Son raras, rarísimas, las ocasiones en que alguno de nuestros figurones vuelve sobre sus pasos para hacerse cargo de una incongruencia, para corregir algún error o explicar un cambio de opinión. No se trata de un detalle menor sino de un rasgo característico de eso que se ha dado en llamar nuestra “comentocracia”: que casi nadie llama a cuentas a casi nadie más. El resultado es una conversación pública en la que todo vale, en la que reinan la improvisación, la vanidad, la estridencia, la frivolidad. Una conversación pública que como eso, como conversación , a duras penas existe.

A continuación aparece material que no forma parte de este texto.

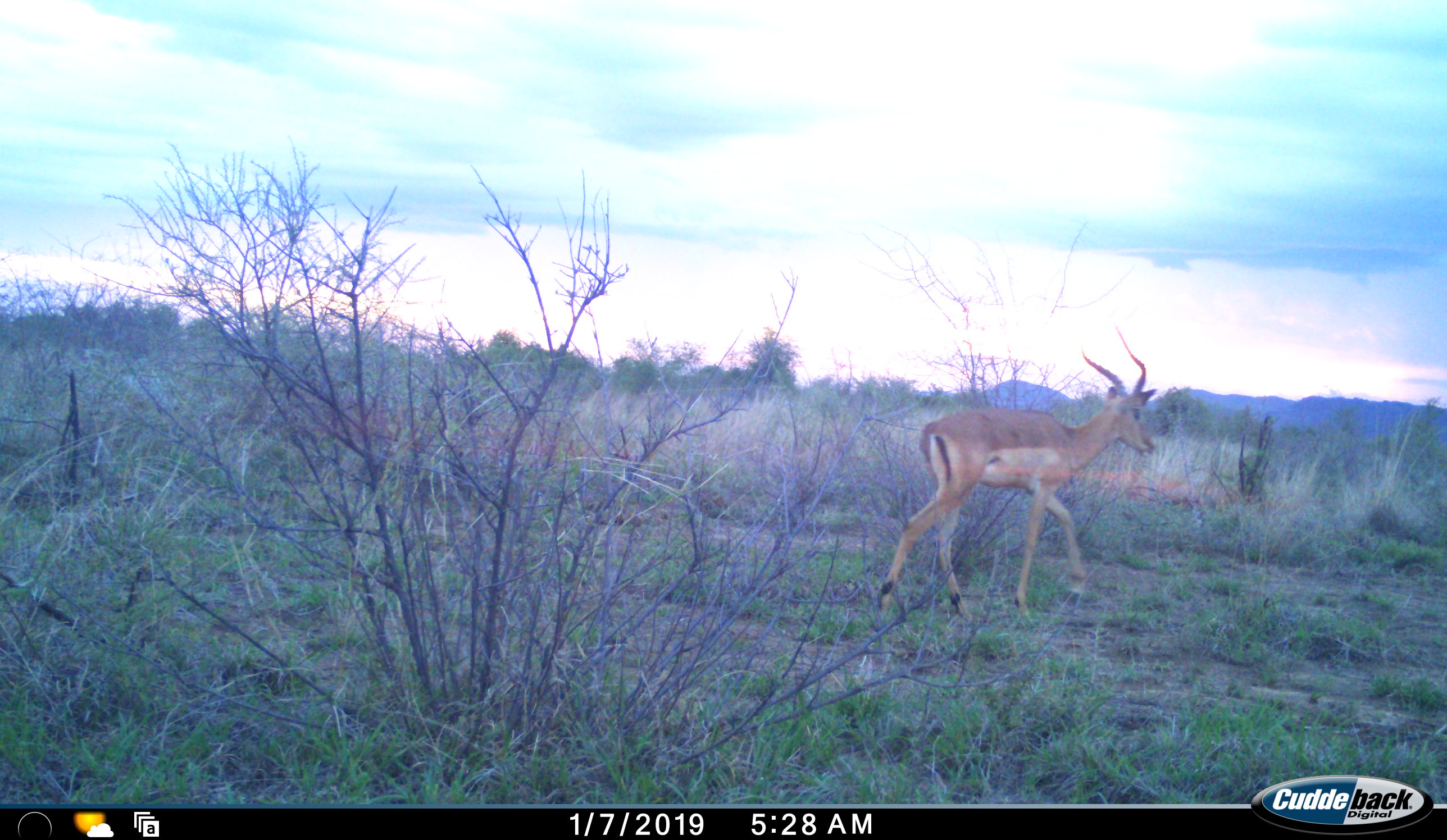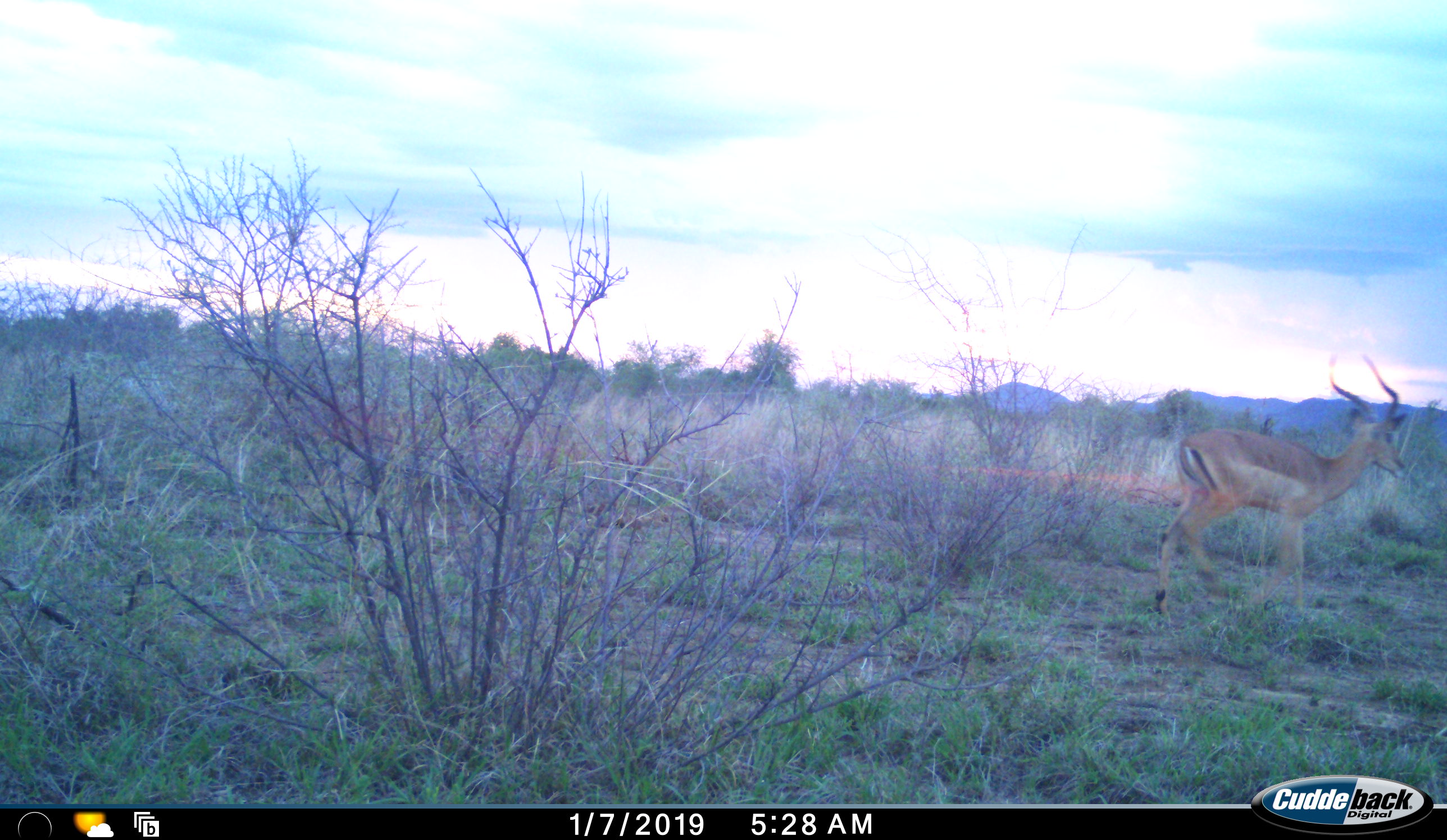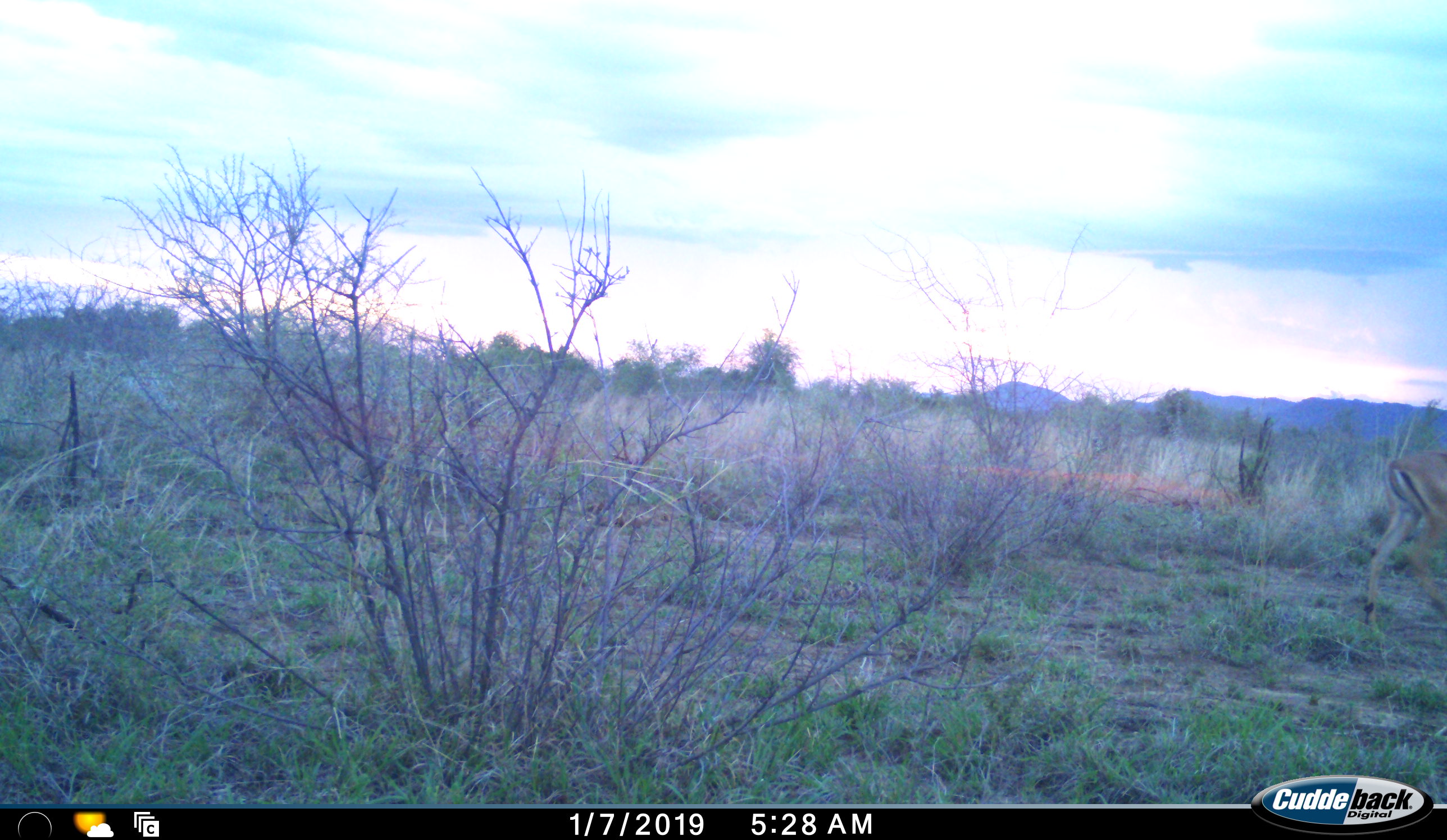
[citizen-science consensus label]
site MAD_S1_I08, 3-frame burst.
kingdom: Animalia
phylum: Chordata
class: Mammalia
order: Artiodactyla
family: Bovidae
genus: Aepyceros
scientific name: Aepyceros melampus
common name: impala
Impala (Aepyceros melampus), count 1. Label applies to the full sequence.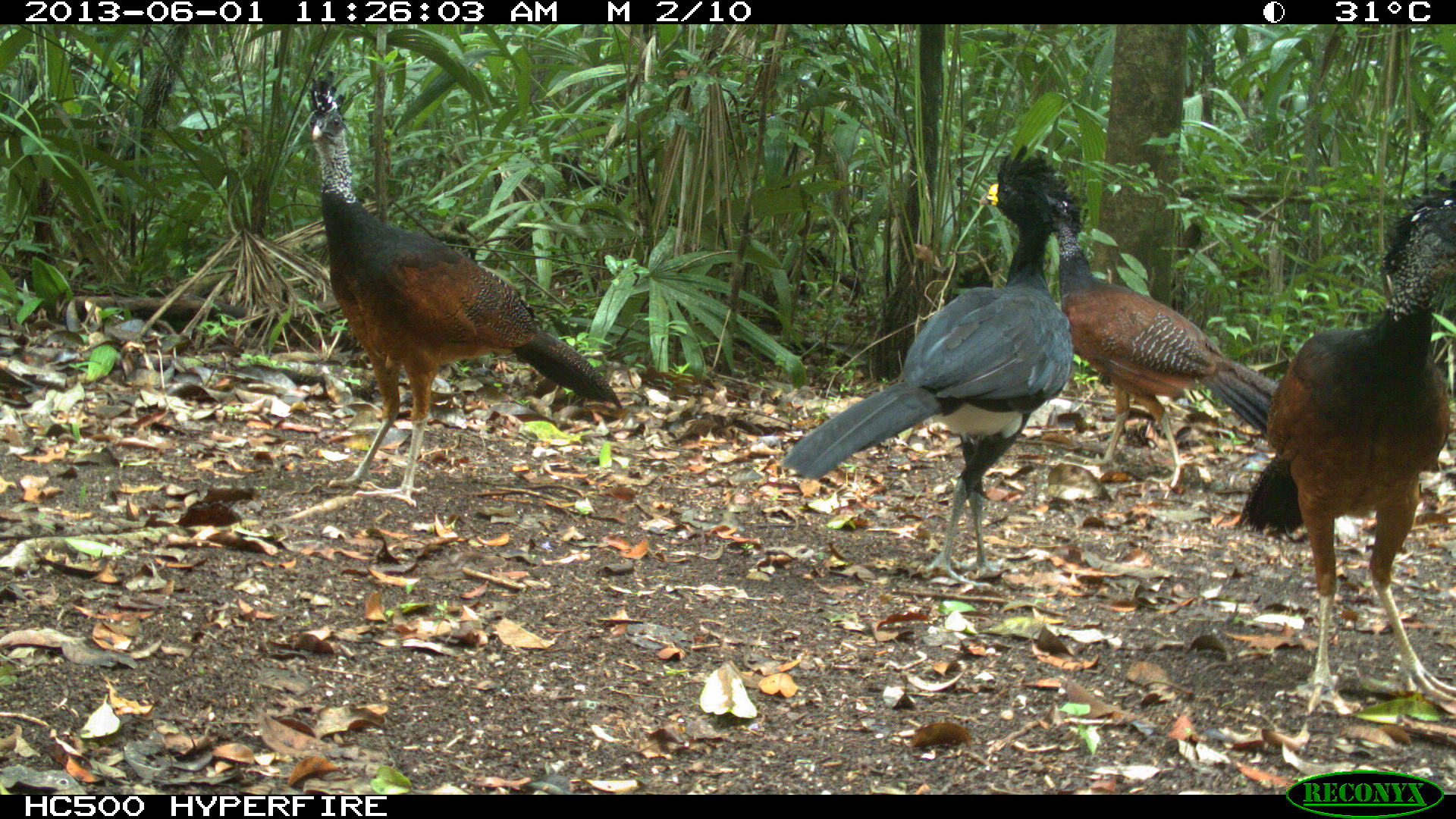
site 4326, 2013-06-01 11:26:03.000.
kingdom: Animalia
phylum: Chordata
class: Aves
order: Galliformes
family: Cracidae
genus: Crax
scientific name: Crax rubra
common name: great curassow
Crax rubra (great curassow), count 4.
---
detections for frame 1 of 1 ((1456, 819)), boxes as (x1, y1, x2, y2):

Ahí está, por ejemplo, la legión de eufemismos que se emplean todos los días en la prensa para no referirse por su nombre y apellido a personas concretas (“algunos sostienen”, “se ha dicho”, “no faltan quienes aseguran”), como si las ideas a las que se alude de ese modo se hubieran pensado solas. Ahí está, asimismo, la rutina de hacer oídos sordos, de no responder a las críticas cuando las hay, para no dignificarlas ni reconocer como interlocutor (“hay niveles”) a quien las formula. Y ahí están, también, las inagotables variaciones de la falacia ad hominem , es decir, el manido recurso de descalificar personalmente al crítico (insultándolo, imputándole “mala leche”, pretendiendo que sus simpatías o afiliaciones ponen en entredicho la validez de lo que dice) en lugar de rebatir, con argumentos, la crítica en cuestión.

Tan ajena nos resulta la crítica de la crítica que cuando alguien la ejerce explícitamente tendemos a interpretarla como si se tratara de un “ataque”, un “ajuste de cuentas”, una “marcaje personal”, una forma de “intolerancia” o un intento de “censura”. Es decir, como todo menos como crítica: nada más, pero nada menos.

En esa dificultad para admitir que los críticos también son susceptibles de ser criticados, en ese ostensible malestar de la crítica en la crítica, hay un resabio, me parece, de aquella vieja representación autoritaria que por tanto tiempo imperó (¿o impera aún?) en nuestra cultura política: la del intelectual, en su sentido más general, como portavoz de los sentimientos de la nación, como aquella figura sacerdotal que convertía el espacio público en su púlpito particular y, al hacerlo, hablaba más por que para los ciudadanos.